Passage section start

But in general, I see the point they're making, but it's one that I've already internalized. There are a finite number of proteins in the human body. Fifty thousand? A couple of hundred thousand? Probably not a million. Not all of these have small-molecule binding sites, for sure, so there's a smaller set to deal with right there. Even if those binding sites were completely different from one another, we'd be looking at a set of binding pockets in the thousands/tens of thousands range, most likely. But they're not completely different, as any medicinal chemist knows: try to make a selective muscarinic agonist, or a really targeted serine hydrolase inhibitor, and you'll learn that lesson quickly. And anyone who's run their drug lead through a big selectivity panel has seen the sorts of off-target activities that come up: you hit someof the other members of your target's family to greater or lesser degree. You hit the flippin' sigma receptor, not that anyone knows what that means. You hit the hERG channel, and good luck to you then. Your compound is a substrate for one of the CYP enzymes, or it binds tightly to serum albumin. Who has even seen a compound that binds only to its putative target? And this is only with the counterscreens we have, which is a small subset of the things that are really out there in cells.
And that takes me to my main objection to this paper. As I say, I'm willing to stipulate, gladly, that there are only so many types of binding pockets in this world (although I think that it's more than 500). But this sort of thing is what I have a problem with:
". . .we conclude that ligand-binding promiscuity is likely an inherent feature resulting from the geometric and physical–chemical properties of proteins. This promiscuity implies that the notion of one molecule–one protein target that underlies many aspects of drug discovery is likely incorrect, a conclusion consistent with recent studies. Moreover, within a cell, a given endogenous ligand likely interacts at low levels with multiple proteins that may have different global structures.

Passage section end

## Tasks to perform
**1.** According to the passage on drug binding, why is the set of binding sites to deal with smaller than the total number of proteins in the human body? Answer in one to three sentences.
**2.** In the passage on drug binding, how many types of binding pockets does the writer think there are?
**3.** Pick up the passage on drug binding after its last sentence and write what comes next.
The records aren't needed for any of this.

Provided material section start

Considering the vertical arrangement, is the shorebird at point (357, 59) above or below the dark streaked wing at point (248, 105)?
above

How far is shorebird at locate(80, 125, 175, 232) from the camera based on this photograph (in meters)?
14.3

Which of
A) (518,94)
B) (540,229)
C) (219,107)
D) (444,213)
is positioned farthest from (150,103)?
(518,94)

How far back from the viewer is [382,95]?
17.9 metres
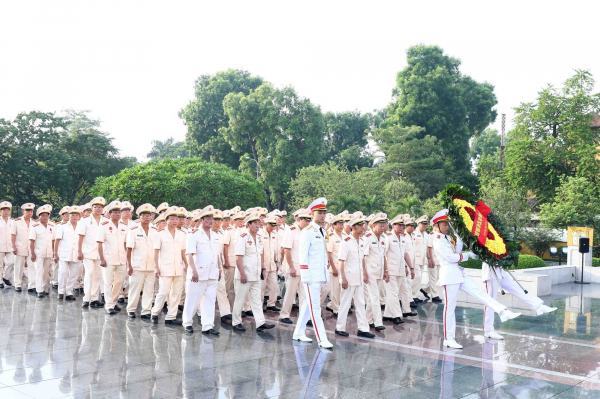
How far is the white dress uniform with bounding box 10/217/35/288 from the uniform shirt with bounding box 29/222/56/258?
0.50m

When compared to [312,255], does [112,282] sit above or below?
below

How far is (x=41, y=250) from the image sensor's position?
11719 millimetres

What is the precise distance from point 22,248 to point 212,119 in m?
32.0

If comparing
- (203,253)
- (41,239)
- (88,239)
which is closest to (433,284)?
(203,253)

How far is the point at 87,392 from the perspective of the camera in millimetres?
5219

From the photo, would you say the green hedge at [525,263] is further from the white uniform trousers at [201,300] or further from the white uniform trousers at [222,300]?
the white uniform trousers at [201,300]

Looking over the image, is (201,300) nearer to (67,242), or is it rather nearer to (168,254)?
(168,254)

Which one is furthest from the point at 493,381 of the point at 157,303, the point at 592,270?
the point at 592,270

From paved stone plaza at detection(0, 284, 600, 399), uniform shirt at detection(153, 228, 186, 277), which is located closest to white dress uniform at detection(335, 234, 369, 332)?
paved stone plaza at detection(0, 284, 600, 399)

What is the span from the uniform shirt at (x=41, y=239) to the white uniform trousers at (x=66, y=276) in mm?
882

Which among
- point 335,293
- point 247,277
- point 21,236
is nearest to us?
point 247,277

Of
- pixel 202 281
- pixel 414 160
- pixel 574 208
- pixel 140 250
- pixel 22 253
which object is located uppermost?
pixel 414 160

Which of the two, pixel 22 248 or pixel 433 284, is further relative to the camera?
pixel 22 248

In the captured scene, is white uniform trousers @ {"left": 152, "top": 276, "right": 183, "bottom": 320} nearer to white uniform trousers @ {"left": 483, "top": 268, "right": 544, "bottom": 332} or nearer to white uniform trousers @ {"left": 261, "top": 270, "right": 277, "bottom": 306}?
white uniform trousers @ {"left": 261, "top": 270, "right": 277, "bottom": 306}
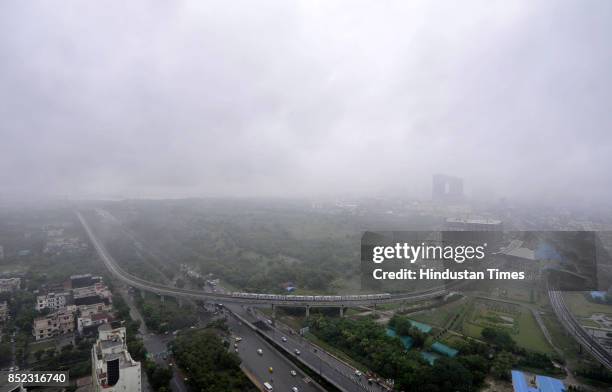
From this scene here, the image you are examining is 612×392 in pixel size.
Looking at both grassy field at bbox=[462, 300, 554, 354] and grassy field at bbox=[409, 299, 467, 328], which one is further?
grassy field at bbox=[409, 299, 467, 328]

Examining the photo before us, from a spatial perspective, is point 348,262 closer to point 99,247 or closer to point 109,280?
point 109,280

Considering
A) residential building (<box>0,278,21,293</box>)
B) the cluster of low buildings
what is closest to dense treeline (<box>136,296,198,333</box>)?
the cluster of low buildings

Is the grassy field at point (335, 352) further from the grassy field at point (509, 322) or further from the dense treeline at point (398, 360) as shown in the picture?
the grassy field at point (509, 322)

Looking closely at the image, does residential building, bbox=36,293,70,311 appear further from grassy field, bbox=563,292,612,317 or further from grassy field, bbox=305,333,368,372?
grassy field, bbox=563,292,612,317

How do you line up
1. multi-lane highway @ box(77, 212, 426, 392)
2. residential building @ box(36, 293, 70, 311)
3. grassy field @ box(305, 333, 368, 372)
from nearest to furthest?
multi-lane highway @ box(77, 212, 426, 392) → grassy field @ box(305, 333, 368, 372) → residential building @ box(36, 293, 70, 311)

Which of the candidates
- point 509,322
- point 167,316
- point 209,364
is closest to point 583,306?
point 509,322

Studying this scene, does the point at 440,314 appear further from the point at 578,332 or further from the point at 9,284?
the point at 9,284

Provided material section end

## Exercise answers
**1.** Not all of the proteins in the human body have small-molecule binding sites. That cuts the total down to a smaller set right away.

**2.** More than 500.

**3.**
"Many aspects of drug discovery" assume that we're only hitting one target? Come on down and try that line out in a drug company, and be prepared for rude comments. Believe me, we all know that our compounds hit other things, and we all know that we don't even know the tenth of it. This is a straw man; I don't know of anyone doing drug discovery that has ever believed anything else. Besides, there are whole fields (CNS) where polypharmacy is assumed, and even encouraged. But even when we're targeting single proteins, believe me, no one is naive enough to think that we're hitting those alone.
Other aspects of this paper, though, are fine by me. As the authors point out, this sort of thing has implications for drawing evolutionary family trees of proteins - we should not assume too much when we see similar binding pockets, since these may well have a better chance of being coincidence than we think. And there are also implications for origin-of-life studies: this work (and the other work in the field, cited above) imply that a random collection of proteins could still display a variety of functions. Whether these are good enough to start assembling a primitive living system is another question, but it may be that proteinaceous life has an easier time bootstrapping itself than we might imagine.